When my client learned about NaNoWriMo he immediately gave himself a month to complete a draft of the memoir he’d been avoiding starting, and Lo! He had himself a draft in 30 days. I was happy for him, but I reminded him it was a trick. A good trick, but a trick just the same. Mind you, I’ve had to trick myself a few times in my writing life. When I wrote these essays at the pace of five-a-week I only allowed myself 40 minutes to complete one. This kept me from both trying to perfect anything and from worrying what people thought of them. I was too busy getting onto the next one.

Whether it was my 40-minute timer or the one-month deadline of NaNoWriMo, these tricks help us leap over obstacles we’ve constructed to limit our success. It feels great to clear those obstacles, to find ourselves on the other side, but it is more important to remember the obstacles were never real in the first place. No one ever had to perfect what can’t be perfected; no one ever had to sit around worrying what some unknown reader would think of that sex scene; no one ever had to prove they were smart enough or talented enough or creative enough to write.

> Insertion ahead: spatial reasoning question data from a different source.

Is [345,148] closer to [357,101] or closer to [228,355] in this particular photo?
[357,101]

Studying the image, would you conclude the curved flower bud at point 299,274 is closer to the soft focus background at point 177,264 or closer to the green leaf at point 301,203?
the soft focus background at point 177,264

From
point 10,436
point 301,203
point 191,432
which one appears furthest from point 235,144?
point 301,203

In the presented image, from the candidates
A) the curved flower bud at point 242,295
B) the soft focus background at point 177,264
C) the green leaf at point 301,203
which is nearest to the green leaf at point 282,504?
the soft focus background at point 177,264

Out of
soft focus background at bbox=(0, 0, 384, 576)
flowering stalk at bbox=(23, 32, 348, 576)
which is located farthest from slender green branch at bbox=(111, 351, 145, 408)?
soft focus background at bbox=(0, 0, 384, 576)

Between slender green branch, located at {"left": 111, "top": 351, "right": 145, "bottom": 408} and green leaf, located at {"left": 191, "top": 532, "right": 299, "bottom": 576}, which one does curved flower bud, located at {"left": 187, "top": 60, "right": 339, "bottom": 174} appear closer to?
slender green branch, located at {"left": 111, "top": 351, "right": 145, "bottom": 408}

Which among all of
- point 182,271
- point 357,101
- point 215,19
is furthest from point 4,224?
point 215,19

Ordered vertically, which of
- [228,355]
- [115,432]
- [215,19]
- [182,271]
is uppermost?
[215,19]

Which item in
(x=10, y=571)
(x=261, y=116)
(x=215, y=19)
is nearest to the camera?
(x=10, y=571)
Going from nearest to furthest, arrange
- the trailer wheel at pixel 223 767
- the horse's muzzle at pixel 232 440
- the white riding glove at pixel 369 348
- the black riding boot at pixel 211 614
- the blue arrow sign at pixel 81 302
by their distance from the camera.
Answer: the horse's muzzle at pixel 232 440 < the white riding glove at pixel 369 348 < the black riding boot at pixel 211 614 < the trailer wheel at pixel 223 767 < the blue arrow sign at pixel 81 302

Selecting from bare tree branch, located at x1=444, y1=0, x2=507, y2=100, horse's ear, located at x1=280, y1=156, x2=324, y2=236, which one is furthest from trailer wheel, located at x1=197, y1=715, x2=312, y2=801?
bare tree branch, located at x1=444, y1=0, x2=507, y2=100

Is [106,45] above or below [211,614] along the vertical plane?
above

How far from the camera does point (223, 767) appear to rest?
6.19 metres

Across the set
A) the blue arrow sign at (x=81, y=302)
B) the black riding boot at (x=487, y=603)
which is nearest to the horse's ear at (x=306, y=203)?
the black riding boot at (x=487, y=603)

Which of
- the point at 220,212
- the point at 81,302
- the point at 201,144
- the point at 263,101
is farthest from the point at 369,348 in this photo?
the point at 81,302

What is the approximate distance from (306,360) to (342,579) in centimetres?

Easy to say now, but if I’ve thrown up some obstacle—like believing only people who’ve signed six-figure deals are truly successful—that obstacle can look pretty damn real in my mind where only I can see it and where only I’m navigating it. I write these pieces in part to help you remove any obstacles you might have constructed for yourself, but I know how it goes. I know you can take down one and then put up another because you’re used to having obstacles, because that’s how life is, because who said it was easy, because life is a struggle—because, because, because. None of it’s real. The only thing real is what you experience on the other side of what you thought was blocking you, that moment when you see that what seemed hard wasn’t so hard at all, and you think to yourself, “I guess I never had to worry about that in the first place.”